- Born: November 23, 1977 (age 47)

Team
- Curling club: Mayflower CC, Halifax, NS
- Skip: Tommy Sullivan
- Third: Brent MacDougall
- Second: Kirk MacDiarmid
- Lead: Martin Gavin

Curling career
- Member Association: Nova Scotia

= Tommy Sullivan (curler) =

Canadian curler

Thomas Sullivan (born November 23, 1977) is a Canadian curler from Halifax, Nova Scotia.

Sullivan was originally from New Brunswick. As a junior curler, he skipped the New Brunswick team at the 1997 Canadian Junior Curling Championships. At the juniors, he led his team to a 7–5 round robin record, which was good enough to be in a five-way tie for third place. In order to make the playoffs, they would have to win two tiebreaker matches. They won their first game against the Yukon's Wyatt Redlin, but lost their second match against Ontario, skipped by future Olympic gold medalist John Morris.

The next year, Sullivan won his one and only provincial championship, playing third for the Terry Odishaw rink. The team represented New Brunswick at the 1998 Labatt Brier, finishing the event with a 4–7 record.

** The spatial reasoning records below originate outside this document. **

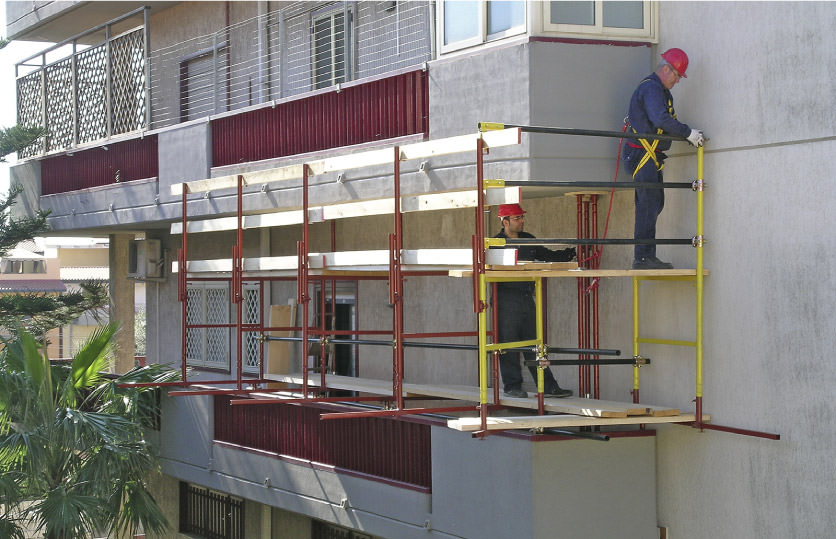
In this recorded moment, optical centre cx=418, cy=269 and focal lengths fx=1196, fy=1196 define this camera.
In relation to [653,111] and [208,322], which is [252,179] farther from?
[208,322]

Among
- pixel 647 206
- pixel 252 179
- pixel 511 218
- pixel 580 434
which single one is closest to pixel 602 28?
pixel 647 206

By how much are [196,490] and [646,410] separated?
888 centimetres

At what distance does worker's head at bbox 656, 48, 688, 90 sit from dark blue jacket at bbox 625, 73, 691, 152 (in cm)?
5

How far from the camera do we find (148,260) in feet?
58.9

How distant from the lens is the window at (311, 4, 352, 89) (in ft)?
46.5

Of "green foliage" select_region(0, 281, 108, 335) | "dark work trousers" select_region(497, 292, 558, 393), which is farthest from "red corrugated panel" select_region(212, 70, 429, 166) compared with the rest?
"green foliage" select_region(0, 281, 108, 335)

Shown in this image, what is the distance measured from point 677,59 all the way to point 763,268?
1.72 metres

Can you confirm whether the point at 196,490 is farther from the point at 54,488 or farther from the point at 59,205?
the point at 59,205

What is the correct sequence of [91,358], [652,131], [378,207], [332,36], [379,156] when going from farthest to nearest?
[91,358], [332,36], [378,207], [379,156], [652,131]

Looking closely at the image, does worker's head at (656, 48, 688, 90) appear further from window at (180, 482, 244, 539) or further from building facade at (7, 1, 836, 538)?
window at (180, 482, 244, 539)

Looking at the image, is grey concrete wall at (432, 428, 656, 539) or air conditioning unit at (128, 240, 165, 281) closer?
grey concrete wall at (432, 428, 656, 539)

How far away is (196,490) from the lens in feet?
53.5

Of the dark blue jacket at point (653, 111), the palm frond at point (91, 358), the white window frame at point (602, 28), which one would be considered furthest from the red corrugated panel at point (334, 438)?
the white window frame at point (602, 28)

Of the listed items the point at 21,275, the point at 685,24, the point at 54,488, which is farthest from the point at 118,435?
the point at 21,275
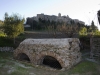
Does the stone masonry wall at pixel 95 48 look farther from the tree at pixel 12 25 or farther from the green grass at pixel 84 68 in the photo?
the tree at pixel 12 25

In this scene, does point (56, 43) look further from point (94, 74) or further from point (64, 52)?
point (94, 74)

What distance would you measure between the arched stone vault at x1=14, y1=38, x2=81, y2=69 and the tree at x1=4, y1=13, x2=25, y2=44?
8.44 m

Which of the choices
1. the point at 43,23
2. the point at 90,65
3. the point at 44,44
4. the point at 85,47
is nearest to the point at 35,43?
the point at 44,44

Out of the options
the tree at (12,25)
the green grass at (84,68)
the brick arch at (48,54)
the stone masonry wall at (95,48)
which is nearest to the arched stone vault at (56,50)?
the brick arch at (48,54)

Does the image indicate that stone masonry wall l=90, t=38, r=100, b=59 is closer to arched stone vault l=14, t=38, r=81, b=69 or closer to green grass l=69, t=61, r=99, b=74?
arched stone vault l=14, t=38, r=81, b=69

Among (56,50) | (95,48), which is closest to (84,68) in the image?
(56,50)

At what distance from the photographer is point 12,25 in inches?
939

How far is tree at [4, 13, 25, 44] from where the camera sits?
23734 millimetres

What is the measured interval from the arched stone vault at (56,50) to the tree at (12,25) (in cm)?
844

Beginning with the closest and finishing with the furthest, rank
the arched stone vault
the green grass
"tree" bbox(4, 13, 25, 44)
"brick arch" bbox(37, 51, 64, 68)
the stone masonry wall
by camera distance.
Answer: the green grass < the arched stone vault < "brick arch" bbox(37, 51, 64, 68) < the stone masonry wall < "tree" bbox(4, 13, 25, 44)

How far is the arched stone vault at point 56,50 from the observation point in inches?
502

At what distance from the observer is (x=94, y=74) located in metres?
11.1

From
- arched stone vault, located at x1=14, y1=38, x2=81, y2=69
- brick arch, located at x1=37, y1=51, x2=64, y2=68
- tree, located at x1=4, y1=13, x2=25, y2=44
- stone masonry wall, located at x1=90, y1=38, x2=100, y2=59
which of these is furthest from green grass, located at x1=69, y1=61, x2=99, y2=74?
tree, located at x1=4, y1=13, x2=25, y2=44

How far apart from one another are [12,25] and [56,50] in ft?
43.3
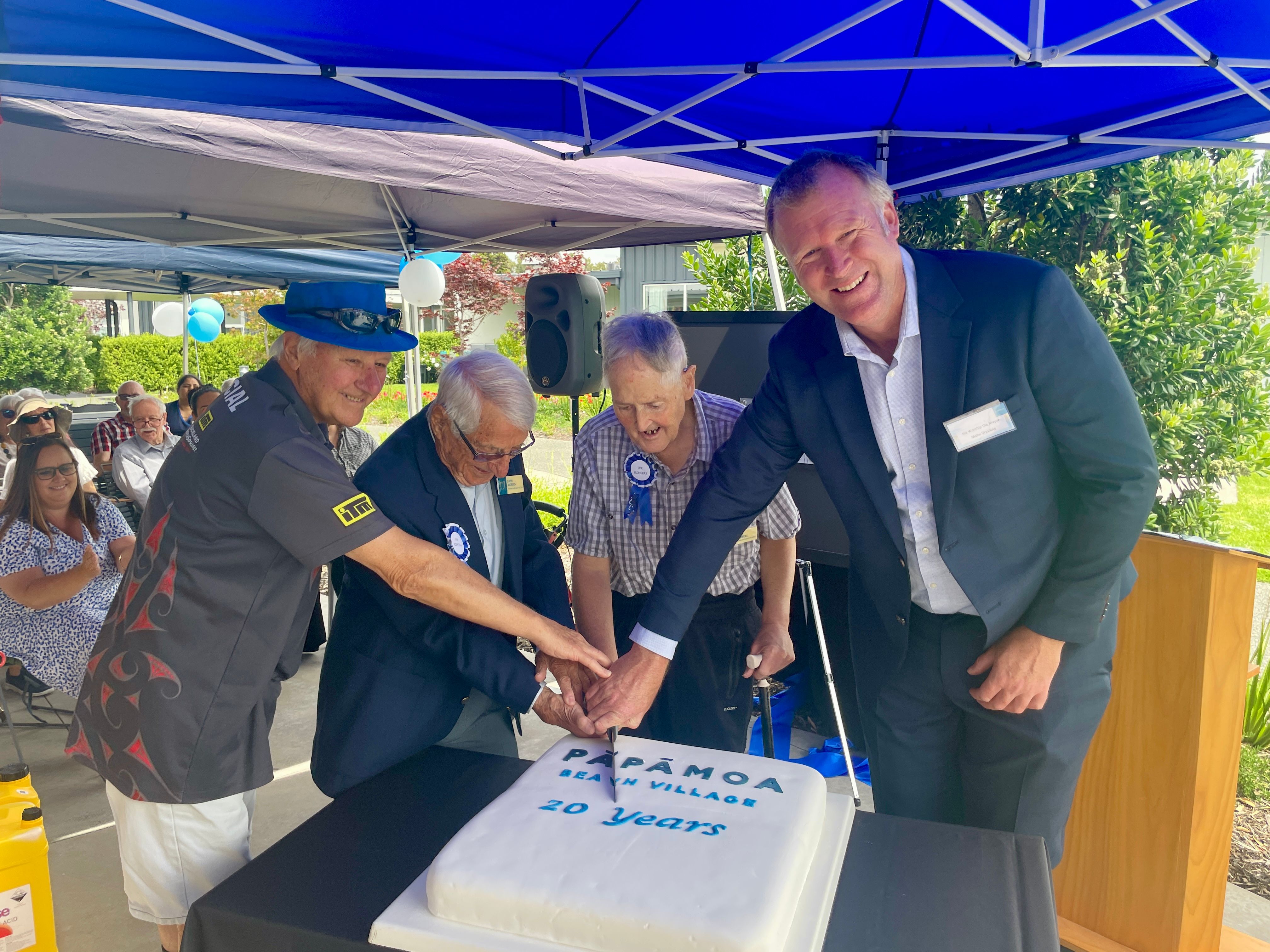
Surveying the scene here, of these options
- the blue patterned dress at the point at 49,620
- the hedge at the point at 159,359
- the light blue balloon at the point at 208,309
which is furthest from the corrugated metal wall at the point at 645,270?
the blue patterned dress at the point at 49,620

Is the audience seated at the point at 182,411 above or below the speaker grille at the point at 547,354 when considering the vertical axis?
below

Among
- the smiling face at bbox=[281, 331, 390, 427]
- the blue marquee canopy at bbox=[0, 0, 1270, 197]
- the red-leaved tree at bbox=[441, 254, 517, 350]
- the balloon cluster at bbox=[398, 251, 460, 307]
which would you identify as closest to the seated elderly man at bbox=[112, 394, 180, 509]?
the balloon cluster at bbox=[398, 251, 460, 307]

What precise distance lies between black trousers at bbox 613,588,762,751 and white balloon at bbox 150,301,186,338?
42.9 feet

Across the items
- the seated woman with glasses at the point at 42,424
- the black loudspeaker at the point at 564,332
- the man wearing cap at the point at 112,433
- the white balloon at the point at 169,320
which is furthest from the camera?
the white balloon at the point at 169,320

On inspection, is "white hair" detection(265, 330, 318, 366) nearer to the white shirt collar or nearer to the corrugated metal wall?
the white shirt collar

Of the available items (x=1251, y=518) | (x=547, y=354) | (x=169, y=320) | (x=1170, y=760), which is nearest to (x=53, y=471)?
(x=547, y=354)

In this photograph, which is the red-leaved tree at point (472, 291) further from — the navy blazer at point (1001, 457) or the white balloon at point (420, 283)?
the navy blazer at point (1001, 457)

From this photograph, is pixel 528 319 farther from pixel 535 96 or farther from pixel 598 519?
pixel 598 519

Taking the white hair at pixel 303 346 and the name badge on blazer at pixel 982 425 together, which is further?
the white hair at pixel 303 346

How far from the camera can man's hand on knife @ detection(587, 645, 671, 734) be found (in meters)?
1.45

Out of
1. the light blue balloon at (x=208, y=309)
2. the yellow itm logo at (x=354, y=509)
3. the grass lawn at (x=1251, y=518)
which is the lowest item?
the grass lawn at (x=1251, y=518)

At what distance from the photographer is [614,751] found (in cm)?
123

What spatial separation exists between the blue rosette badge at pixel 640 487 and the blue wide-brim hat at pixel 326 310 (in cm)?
66

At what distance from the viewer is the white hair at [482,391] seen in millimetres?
1714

Sullivan later moved to Nova Scotia, and joined the Mark Dacey rink in 2009 at third. Sullivan won one World Curling Tour event with Dacey, the 2012 Challenge Chateau Cartier de Gatineau. They also played in one Grand Slam event, the 2014 National, with Sullivan throwing lead rocks. They did not make the playoffs.

Sullivan left the Dacey rink in 2014 to form his own team.

In mixed curling, Sullivan teamed up with Mary-Anne Arsenault to play in the 2014 Canadian Mixed Doubles Curling Trials. They won one game.